Given task A ▸ In the Sun Spots column, which two planets do the Southern Maine Astronomers suggest the bright light in the western sky might be?

Selected passage ▸
________________________________________

Editor’s note: The Sun Spots column that appears from Monday through Friday will be trimmed temporarily to accommodate the Sun Journal’s six-month “Tough People, Smart Money” thrifty cook recipes. Each Saturday, Sun Spots will be expanded to accommodate our readers’ contributions. We hope you enjoy our money-saving recipes. – Judith Meyer, managing editor/days.

Dear Sun Spots: First and most important, your column is the greatest. There is always useful information for day-to-day use. Keep up the good work.

I would like to know, when the world comes to an end on Feb. 17, at which time the television signals go digital, what happens to the radio signal for the TV stations? The early morning news, Today Show and the 5 p.m. WCSH 6 news and weather keep me informed and prepared. As I asked before, will my world come to an end on Feb. 17? Please tell me there is hope and drive time won’t be in silence!

Secondly, please tell me what the extra bright light is early evening low in the western sky. It is super bright and it appears to be an irregular shape. Is it the Space Lab? It would be nice to have a note weekly or monthly about what we are seeing in the night sky. My mother used to tell me the newest, bright star was a recently deceased relative smiling at me from heaven. Now, as I am basically the last and oldest member of my family and after all these years of those “bright stars are my relatives” they are now laughing hysterically at this old fool.

Again, thanks for your great column and your great work. – DFL, Monmouth.

Answer: Sun Spots is glad you asked this question as we also listen to the news on our commute home. WCSH 6 General Manager Steve Thaxton said that after the switch to digital, currently scheduled to be Feb. 17, the 87.7 FM signal will no longer be broadcast. He said this radio signal is actually the audio frequency for the analog channel six signal for all channel sixes in the country. They are working to find a local radio broadcaster to simulcast their newscasts on another frequency and hope to have that substitution before the switch to digital.

In response to your second inquiry, according to NASA, depending on your location, the orbit of the shuttle and station and lighting conditions, you might be able to see the shuttle and space station from the ground. However, it doesn’t sound like that’s what it is; “sightings” often last under one or two minutes.

Members of the Southern Maine Astronomers were also very helpful in answering your inquiry. They believe it is either the planet Venus or Jupiter. They said that Venus, due to its closeness to the sun and the high reflectivity of its atmosphere, becomes very bright as its orbit brings it closer to the Earth. Over several months it will rise higher in the sky at sunset and then lower and then do the same during the morning hours. Jupiter is low in the sky after sunset and sometimes, on clear nights, you can almost see the moons around the planet, making it look “irregular.” They also note that looking through a pair of binoculars will show the Jupiter moons quite clearly. Venus is higher in the sky than Jupiter.

If you’re interested in learning more about the group or what you see in the night sky, feel free to attend a meeting in Cumberland at the Congregational Church in the center of Cumberland, the third Friday of the month or join the group for one of their star parties; the next one is scheduled for Saturday, June 6. Check out their Web site for more information, www.southernmaineastronomers.org.

Dear Sun Spots: We are seeking Lewiston High School classmates for the classes of 1968 and 1969 for our upcoming combined class reunion. We are also in need of help finding and contacting some of our classmates. For more information for the class of 1969, contact Jil Dionne at 998-2043 or Carol (Giasson) White-St Pierre at 784-1635. For information for the class of 1968 contact Connie (Jacques) Chretien at 783-9809. Thank you. – Carol, Auburn.

________________________________________

Given task B ▸ Count the lines of the listing below that contain the string "rock". Reply with the number alone.

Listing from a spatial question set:
________________________________________

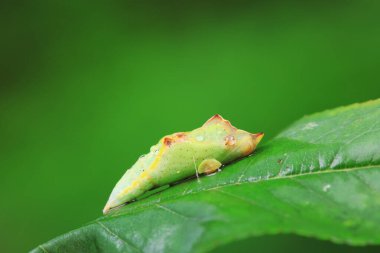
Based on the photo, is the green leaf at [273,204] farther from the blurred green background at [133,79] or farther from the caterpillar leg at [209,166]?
the blurred green background at [133,79]

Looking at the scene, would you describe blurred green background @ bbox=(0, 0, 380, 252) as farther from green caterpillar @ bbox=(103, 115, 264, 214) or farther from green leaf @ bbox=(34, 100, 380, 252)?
green leaf @ bbox=(34, 100, 380, 252)

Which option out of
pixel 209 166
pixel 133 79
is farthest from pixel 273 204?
pixel 133 79

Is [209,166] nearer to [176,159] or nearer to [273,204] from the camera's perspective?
[176,159]

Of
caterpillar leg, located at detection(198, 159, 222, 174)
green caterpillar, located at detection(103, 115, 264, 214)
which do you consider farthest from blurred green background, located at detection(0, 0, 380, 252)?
caterpillar leg, located at detection(198, 159, 222, 174)

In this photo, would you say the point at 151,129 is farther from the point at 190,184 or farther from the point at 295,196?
the point at 295,196

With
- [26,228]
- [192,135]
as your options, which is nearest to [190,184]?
[192,135]
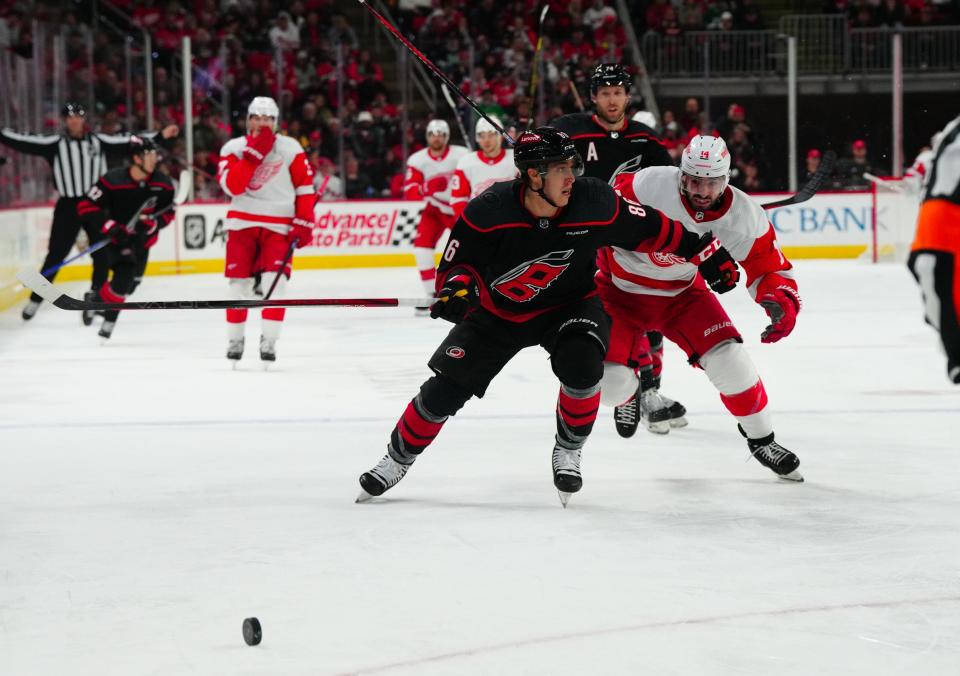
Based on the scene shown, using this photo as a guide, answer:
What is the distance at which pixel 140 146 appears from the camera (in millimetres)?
8859

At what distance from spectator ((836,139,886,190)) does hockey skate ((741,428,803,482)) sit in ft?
32.9

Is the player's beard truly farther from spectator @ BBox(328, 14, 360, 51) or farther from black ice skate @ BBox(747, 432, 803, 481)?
spectator @ BBox(328, 14, 360, 51)

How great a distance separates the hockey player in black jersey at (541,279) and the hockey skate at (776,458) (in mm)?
509

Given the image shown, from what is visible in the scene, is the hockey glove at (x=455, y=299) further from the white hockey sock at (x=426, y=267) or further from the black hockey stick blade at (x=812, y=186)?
the white hockey sock at (x=426, y=267)

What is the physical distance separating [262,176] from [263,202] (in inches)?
5.2

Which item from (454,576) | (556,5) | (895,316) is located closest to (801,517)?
(454,576)

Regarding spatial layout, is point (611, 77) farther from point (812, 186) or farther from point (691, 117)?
point (691, 117)

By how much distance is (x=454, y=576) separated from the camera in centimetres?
303

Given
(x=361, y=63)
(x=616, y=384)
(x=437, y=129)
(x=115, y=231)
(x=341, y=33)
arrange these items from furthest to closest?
(x=341, y=33) < (x=361, y=63) < (x=437, y=129) < (x=115, y=231) < (x=616, y=384)

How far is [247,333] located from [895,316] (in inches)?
153

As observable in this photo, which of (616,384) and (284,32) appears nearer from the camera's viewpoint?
(616,384)

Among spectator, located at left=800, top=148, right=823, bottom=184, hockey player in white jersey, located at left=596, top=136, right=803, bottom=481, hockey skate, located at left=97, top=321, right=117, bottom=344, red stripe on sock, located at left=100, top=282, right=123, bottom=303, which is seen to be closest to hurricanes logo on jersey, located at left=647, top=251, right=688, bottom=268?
hockey player in white jersey, located at left=596, top=136, right=803, bottom=481

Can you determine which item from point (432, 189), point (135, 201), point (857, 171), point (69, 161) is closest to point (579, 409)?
point (135, 201)

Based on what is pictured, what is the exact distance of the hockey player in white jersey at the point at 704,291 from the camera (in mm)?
3998
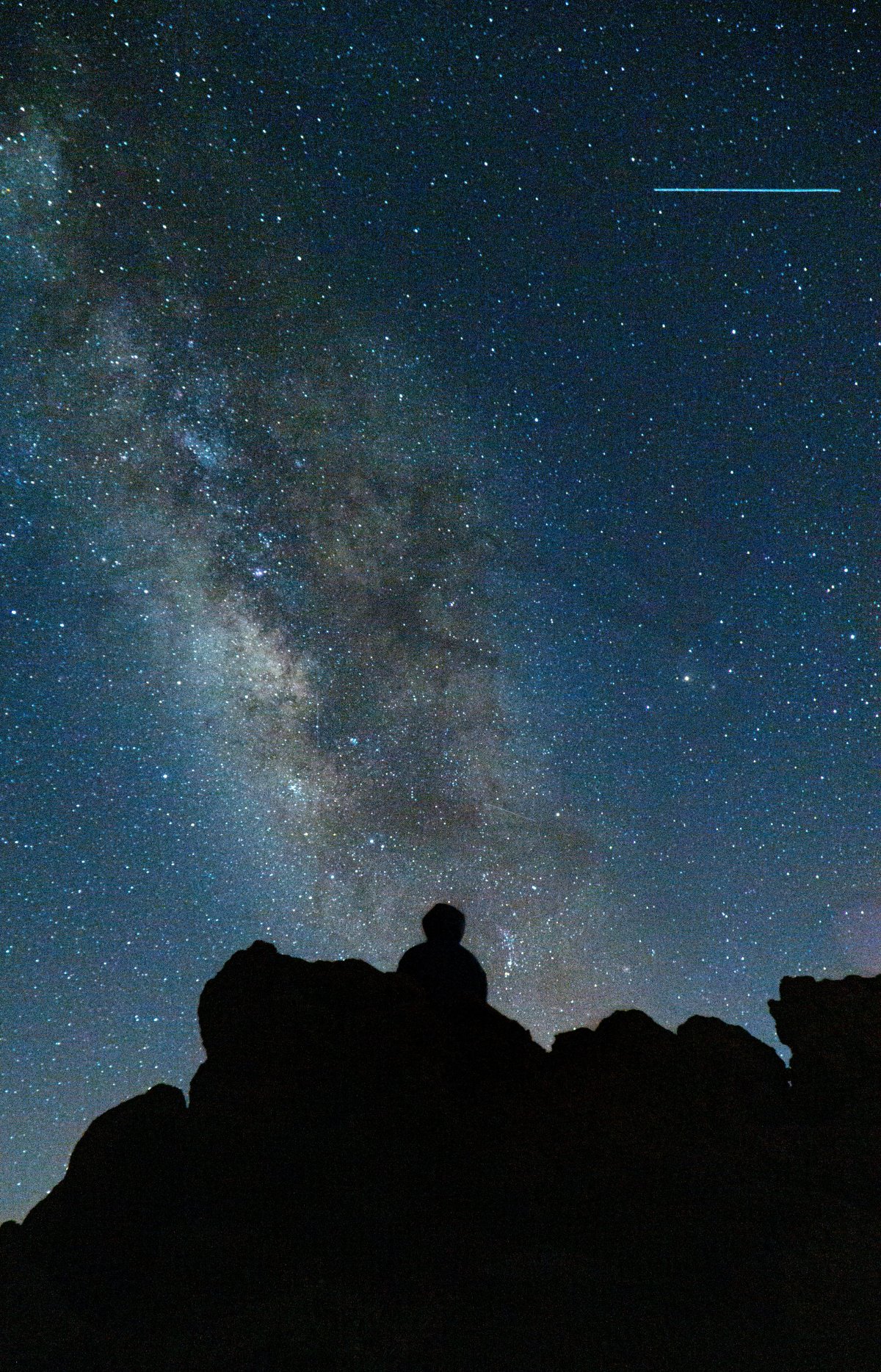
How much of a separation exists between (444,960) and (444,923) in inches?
51.8

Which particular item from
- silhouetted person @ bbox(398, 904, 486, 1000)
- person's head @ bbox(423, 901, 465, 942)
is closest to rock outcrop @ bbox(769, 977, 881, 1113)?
silhouetted person @ bbox(398, 904, 486, 1000)

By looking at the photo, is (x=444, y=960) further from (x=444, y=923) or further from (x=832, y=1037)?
(x=832, y=1037)

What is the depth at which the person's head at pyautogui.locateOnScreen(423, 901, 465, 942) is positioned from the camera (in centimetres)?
2908

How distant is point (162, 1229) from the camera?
57.3ft

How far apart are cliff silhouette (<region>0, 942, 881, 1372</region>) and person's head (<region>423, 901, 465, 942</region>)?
29.3 feet

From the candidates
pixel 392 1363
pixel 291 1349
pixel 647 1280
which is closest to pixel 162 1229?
pixel 291 1349

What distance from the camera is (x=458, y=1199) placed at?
56.4 ft

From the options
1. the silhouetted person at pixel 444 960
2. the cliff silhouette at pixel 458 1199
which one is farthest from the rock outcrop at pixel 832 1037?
the silhouetted person at pixel 444 960

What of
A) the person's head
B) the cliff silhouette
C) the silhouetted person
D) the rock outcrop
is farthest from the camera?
the person's head

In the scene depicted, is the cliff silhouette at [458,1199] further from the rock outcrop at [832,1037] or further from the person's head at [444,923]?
the person's head at [444,923]

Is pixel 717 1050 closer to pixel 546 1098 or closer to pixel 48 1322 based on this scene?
pixel 546 1098

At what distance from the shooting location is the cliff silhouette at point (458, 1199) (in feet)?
49.1

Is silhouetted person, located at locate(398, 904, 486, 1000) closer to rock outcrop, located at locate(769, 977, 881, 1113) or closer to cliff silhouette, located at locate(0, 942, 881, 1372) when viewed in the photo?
cliff silhouette, located at locate(0, 942, 881, 1372)

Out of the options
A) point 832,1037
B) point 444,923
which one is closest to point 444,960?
point 444,923
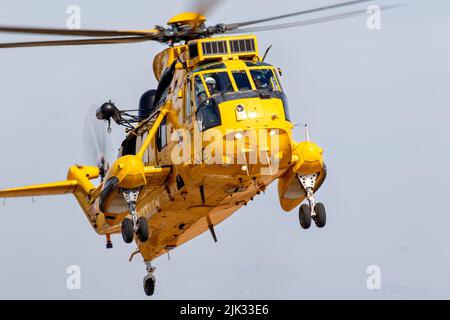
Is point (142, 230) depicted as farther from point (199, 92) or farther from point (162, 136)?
point (199, 92)

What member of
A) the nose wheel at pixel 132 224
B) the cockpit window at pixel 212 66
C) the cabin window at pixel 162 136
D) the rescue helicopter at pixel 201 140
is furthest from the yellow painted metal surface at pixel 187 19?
the nose wheel at pixel 132 224

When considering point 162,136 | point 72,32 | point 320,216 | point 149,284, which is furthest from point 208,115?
point 149,284

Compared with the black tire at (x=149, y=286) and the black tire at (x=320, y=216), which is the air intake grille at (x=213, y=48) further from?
the black tire at (x=149, y=286)

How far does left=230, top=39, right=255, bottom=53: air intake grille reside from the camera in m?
27.6

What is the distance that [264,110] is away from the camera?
25.8m

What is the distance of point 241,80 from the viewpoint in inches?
1047

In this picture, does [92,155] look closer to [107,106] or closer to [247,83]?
[107,106]

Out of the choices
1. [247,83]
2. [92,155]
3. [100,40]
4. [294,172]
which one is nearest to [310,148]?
[294,172]

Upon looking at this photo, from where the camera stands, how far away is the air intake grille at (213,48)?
27484 millimetres

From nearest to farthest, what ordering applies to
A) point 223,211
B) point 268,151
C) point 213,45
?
1. point 268,151
2. point 213,45
3. point 223,211

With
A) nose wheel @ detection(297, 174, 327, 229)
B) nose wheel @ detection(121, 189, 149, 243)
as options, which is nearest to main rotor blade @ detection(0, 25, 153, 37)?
nose wheel @ detection(121, 189, 149, 243)

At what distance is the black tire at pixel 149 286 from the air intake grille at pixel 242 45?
25.9 feet

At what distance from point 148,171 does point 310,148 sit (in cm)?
373

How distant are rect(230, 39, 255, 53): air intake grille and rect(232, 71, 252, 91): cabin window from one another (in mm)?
1024
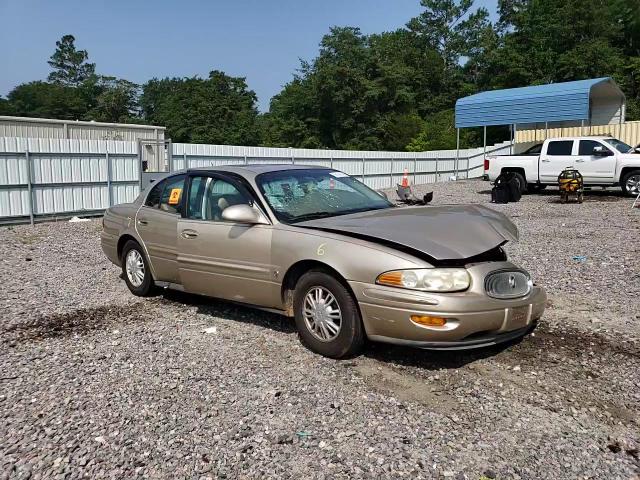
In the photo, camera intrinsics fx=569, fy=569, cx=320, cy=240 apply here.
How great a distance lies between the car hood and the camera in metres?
3.99

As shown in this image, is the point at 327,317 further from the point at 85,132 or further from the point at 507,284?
the point at 85,132

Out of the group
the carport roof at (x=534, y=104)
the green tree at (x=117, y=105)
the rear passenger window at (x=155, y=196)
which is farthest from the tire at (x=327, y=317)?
the green tree at (x=117, y=105)

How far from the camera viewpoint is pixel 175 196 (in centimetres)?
599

________________________________________

Expected output A ▸ Venus or Jupiter.

Expected output B ▸ 5